*TASK DESCRIPTION*.
What does the passage on Lady Margaret Douglas say she left to Robert Dudley in her will?

*SOURCE EXTRACT*.
::::

The King's Beloved Niece
Lady Margaret Douglas
Chapter 4 : Ancestor of Kings
Of her eight children Margaret was now left with one surviving son, Charles. Despite Elizabeth’s virulent opposition to his marrying anyone, Margaret arranged a match to a daughter of the courtier Bess of Hardwick in 1574. Since this non-royal, non-noble, marriage did not pose a threat to the queen, Margaret was punished only with a spell of house arrest. Charles died of an unknown illness in 1576, but he left a daughter, little Arbella, to comfort Margaret in her last years.
A picture Margaret had painted of Arbella, aged twenty-three months, depicts a hazel-eyed infant clutching a doll, and around her neck, on a triple chain of gold, hangs a shield with the Countess’s coronet along with the Lennox motto in French, ‘ To achieve, I endure’ – and Margaret did endure. Her old enemy Thomas Bishop had, by 1576, proved a rather less reliable Tudor servant that he had claimed to be. In 1569 he had been found to be in contact with adherents of Mary, Queen of Scots, and had ended up in the Tower from where he was released only that year.
Eventually Bishop would return to his Scottish homeland, where Margaret remained in contact with her grandson, sending James works of history, and on one occasion a pair of embroidered hawking gloves. In 1578, aged sixty-two, Margaret also continued to entertain Elizabeth’s most powerful courtiers. At a dinner that February she had Robert Dudley, now Earl of Leicester, as her guest. Margaret was adept at turning enemies into allies and they had once even worked together towards the Darnley marriage, despite her earlier accusation that he was a pox-ridden wife murderer.
By the end of that month Margaret was seriously ill and on 26 February she wrote her will. Twelve hundred pounds was put aside for Margaret’s funeral and burial expenses at Westminster Abbey, while amongst her many bequests was her ‘ tablet picture of Henry VIII ’, which she left to Dudley.

::::

*LISTED RECORDS*.
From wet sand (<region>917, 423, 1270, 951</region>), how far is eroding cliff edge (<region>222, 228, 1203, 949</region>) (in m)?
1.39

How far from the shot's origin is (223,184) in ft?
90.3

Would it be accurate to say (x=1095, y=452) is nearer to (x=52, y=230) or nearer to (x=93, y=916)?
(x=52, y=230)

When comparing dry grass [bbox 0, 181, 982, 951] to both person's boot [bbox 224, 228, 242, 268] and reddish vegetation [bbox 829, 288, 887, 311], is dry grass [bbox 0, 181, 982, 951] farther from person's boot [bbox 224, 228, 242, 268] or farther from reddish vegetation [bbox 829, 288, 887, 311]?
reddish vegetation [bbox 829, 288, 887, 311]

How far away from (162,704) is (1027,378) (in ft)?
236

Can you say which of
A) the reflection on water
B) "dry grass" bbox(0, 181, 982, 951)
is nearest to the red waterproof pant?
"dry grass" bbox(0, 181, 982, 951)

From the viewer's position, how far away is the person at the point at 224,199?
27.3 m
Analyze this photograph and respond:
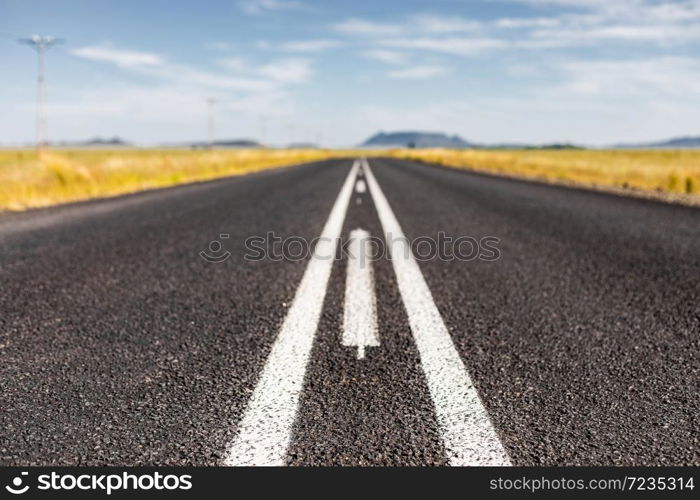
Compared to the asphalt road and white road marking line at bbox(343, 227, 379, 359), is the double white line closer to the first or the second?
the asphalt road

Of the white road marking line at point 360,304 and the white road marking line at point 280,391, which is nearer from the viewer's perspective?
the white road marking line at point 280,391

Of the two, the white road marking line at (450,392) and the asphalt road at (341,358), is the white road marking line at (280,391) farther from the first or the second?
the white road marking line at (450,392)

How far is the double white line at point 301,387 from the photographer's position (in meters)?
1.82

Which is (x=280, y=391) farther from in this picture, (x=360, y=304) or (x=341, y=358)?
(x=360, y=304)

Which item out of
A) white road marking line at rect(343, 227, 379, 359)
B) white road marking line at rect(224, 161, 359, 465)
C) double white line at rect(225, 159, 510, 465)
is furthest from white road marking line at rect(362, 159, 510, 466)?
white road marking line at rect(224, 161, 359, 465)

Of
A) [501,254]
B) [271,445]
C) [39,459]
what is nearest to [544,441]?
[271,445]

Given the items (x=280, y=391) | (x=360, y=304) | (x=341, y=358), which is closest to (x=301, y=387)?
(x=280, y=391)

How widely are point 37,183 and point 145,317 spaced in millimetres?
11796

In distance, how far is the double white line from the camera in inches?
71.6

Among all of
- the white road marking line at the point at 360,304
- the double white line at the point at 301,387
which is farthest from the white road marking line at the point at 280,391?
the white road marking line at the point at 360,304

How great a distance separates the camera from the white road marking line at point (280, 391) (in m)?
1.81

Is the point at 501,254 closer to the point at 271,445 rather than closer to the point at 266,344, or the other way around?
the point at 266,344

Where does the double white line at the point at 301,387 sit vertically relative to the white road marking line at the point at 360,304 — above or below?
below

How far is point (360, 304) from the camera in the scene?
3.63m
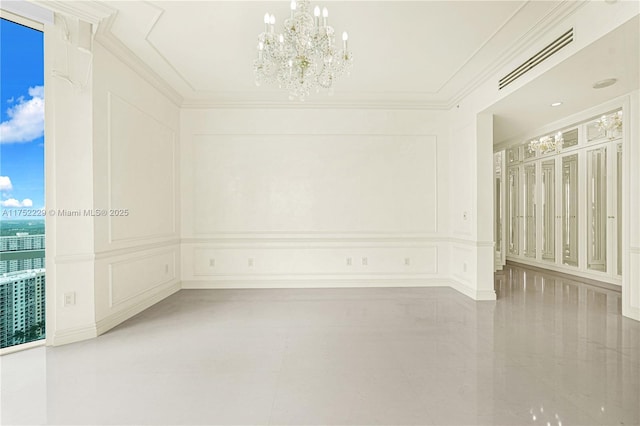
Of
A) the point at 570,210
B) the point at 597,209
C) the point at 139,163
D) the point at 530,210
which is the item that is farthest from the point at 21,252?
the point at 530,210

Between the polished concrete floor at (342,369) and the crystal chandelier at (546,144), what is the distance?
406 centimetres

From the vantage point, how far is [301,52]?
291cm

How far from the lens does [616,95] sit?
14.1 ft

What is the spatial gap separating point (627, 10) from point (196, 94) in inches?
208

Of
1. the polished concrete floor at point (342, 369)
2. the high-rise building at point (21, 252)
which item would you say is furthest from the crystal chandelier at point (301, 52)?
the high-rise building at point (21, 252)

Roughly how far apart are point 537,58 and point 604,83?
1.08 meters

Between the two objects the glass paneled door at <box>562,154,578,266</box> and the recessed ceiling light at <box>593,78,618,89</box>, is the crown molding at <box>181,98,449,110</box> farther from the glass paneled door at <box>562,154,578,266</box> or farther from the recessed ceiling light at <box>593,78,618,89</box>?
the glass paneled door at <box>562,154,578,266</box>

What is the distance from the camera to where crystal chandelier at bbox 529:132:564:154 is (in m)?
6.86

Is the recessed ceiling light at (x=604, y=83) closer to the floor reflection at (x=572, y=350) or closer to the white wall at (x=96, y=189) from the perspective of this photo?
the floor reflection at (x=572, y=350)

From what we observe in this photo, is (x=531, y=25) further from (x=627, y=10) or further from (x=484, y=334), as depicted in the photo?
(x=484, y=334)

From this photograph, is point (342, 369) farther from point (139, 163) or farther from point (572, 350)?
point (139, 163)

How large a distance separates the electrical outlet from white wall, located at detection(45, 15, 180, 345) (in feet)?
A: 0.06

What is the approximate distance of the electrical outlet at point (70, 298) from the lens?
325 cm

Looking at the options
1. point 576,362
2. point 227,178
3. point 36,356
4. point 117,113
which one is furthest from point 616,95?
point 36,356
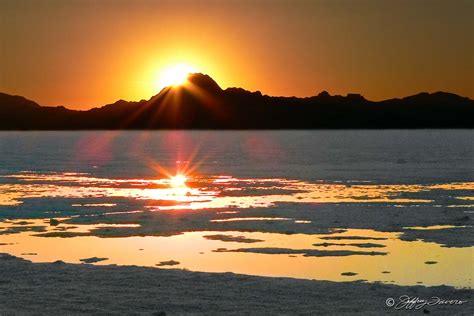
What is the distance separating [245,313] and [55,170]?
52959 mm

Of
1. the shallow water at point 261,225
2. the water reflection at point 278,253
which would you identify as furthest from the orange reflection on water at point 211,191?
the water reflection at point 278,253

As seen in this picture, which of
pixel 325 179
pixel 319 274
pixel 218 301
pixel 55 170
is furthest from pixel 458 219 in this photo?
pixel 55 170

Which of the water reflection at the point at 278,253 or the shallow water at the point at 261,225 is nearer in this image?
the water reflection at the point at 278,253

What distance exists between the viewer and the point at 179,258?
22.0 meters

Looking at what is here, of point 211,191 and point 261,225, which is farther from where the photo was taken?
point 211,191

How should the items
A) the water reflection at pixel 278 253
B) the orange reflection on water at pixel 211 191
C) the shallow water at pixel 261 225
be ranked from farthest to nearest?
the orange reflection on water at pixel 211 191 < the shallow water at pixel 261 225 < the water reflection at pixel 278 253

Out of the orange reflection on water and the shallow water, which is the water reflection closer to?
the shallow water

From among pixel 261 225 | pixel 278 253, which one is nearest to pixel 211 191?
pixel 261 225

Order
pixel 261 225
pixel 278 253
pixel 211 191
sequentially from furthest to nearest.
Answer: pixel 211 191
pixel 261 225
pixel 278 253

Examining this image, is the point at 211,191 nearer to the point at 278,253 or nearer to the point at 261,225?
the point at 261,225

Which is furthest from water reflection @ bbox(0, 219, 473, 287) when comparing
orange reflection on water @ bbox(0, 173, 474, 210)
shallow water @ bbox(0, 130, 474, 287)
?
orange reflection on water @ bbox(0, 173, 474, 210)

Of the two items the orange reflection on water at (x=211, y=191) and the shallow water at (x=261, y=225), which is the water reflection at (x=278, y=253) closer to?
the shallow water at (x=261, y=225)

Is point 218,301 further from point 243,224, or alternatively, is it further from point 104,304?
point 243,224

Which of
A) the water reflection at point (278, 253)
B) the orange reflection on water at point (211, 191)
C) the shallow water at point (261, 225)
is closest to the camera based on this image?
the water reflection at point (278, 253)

::::

*WORKED ANSWER*.
Her "tablet picture of Henry VIII."